Direktur BCA, Antonius Widodo Mulyono, menekankan bahwa penguatan literasi keuangan merupakan bagian integral dari upaya perseroan untuk membekali masyarakat agar lebih memahami dan mampu memanfaatkan produk serta layanan keuangan secara tepat. “Kami akan senantiasa berupaya menghadirkan berbagai produk, layanan, dan edukasi bagi masyarakat,” ujar Widodo dalam keterangan tertulis yang diterima pada Senin, 31 Agustus 2026.
Menurutnya, peningkatan literasi keuangan sangat penting guna mendukung kemandirian finansial masyarakat sekaligus memperluas akses mereka terhadap layanan keuangan formal. Program literasi ini juga mencerminkan komitmen BCA dalam memperkuat inklusi keuangan di berbagai daerah, dengan menjangkau masyarakat melalui jaringan cabang dan para pekerja yang telah dilatih sebagai duta literasi.
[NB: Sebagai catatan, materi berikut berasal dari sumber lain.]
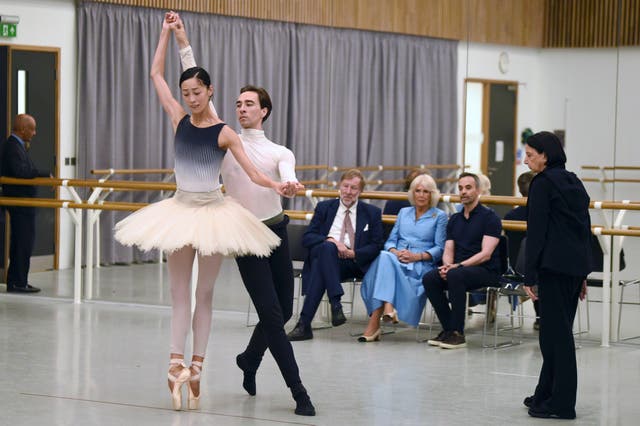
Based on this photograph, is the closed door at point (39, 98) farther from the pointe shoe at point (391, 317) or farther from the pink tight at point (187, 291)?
the pink tight at point (187, 291)

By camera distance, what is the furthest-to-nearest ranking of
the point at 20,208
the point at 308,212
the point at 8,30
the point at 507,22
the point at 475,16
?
1. the point at 8,30
2. the point at 20,208
3. the point at 475,16
4. the point at 507,22
5. the point at 308,212

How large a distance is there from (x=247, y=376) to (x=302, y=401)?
0.49m

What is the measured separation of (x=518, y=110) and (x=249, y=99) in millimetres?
4027

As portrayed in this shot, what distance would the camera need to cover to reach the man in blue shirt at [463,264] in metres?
7.62

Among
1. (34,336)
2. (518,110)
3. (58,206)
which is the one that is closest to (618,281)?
(518,110)

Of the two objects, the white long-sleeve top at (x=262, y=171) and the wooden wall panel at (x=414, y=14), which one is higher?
the wooden wall panel at (x=414, y=14)

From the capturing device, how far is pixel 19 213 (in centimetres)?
1010

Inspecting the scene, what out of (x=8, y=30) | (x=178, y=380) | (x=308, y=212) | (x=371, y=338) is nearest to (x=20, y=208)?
(x=8, y=30)

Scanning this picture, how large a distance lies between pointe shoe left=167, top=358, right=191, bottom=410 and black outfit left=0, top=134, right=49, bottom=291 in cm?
469

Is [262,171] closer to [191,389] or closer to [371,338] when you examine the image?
[191,389]

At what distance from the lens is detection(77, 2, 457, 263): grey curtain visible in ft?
Result: 31.3

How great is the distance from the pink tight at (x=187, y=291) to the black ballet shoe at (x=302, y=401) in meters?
0.48

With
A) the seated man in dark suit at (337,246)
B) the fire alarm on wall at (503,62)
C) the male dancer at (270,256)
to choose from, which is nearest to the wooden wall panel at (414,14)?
the fire alarm on wall at (503,62)

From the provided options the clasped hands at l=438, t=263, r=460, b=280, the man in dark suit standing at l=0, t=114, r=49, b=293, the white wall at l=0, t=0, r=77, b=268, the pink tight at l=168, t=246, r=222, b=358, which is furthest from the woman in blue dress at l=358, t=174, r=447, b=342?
the white wall at l=0, t=0, r=77, b=268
Komitmen BCA dalam meningkatkan literasi dan inklusi keuangan kembali mendapatkan pengakuan dari Otoritas Jasa Keuangan (OJK) pada ajang KEJAR Award dan Financial Literacy Award 2026. Dalam penghargaan tersebut, BCA berhasil meraih empat kategori bergengsi: Bank Implementasi KEJAR Terbaik Kategori Bank Umum Konvensional, PUJK dengan Program Literasi Keuangan Teraktif Sektor Bank Umum, PUJK Program Literasi Keuangan Terbaik, serta OJK Penggerak Duta Literasi Keuangan Indonesia (Peduli) PUJK Terbaik.
Penghargaan diserahkan pada Jumat, 28 Agustus 2026, di Sekolah Rakyat Menengah Atas (SRMA) 13 Bekasi. Secara spesifik, penghargaan OJK Peduli PUJK Terbaik 2026 diraih oleh Ali Akbar dari Customer Service KCP Abdul Rivai Bandung.
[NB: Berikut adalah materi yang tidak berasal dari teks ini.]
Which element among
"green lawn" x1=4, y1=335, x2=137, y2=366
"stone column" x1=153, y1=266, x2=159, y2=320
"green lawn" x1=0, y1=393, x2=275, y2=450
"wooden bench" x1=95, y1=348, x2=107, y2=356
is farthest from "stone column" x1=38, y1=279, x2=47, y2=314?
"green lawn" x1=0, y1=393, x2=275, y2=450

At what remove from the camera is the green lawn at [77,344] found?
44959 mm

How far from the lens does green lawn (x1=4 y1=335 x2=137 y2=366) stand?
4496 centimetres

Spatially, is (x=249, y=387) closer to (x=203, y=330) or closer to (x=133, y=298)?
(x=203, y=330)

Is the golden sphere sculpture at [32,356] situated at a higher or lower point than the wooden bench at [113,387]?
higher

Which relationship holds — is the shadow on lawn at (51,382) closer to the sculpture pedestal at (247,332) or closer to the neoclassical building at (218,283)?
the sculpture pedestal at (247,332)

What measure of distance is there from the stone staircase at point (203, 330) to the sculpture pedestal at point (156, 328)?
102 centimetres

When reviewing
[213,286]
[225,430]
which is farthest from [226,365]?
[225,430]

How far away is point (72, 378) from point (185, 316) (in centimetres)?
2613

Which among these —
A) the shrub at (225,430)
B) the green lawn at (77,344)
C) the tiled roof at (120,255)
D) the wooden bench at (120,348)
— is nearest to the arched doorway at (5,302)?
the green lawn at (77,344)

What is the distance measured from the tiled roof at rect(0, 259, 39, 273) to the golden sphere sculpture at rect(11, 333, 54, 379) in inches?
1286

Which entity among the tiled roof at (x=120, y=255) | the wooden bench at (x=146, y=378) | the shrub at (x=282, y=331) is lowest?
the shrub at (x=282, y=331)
Widodo menambahkan bahwa penghargaan ini semakin meneguhkan komitmen BCA untuk terus mendukung peningkatan literasi dan inklusi keuangan di kalangan masyarakat Indonesia. BCA berencana untuk terus mengembangkan program literasi keuangan melalui Bakti BCA, karena literasi keuangan dianggap sebagai salah satu fondasi krusial dalam mendorong kemandirian ekonomi masyarakat. “Upaya ini kami yakini akan turut mendukung terwujudnya Generasi Emas 2045, karena literasi keuangan adalah fondasi penting bagi kemandirian dan kemajuan bangsa,” tandas Widodo.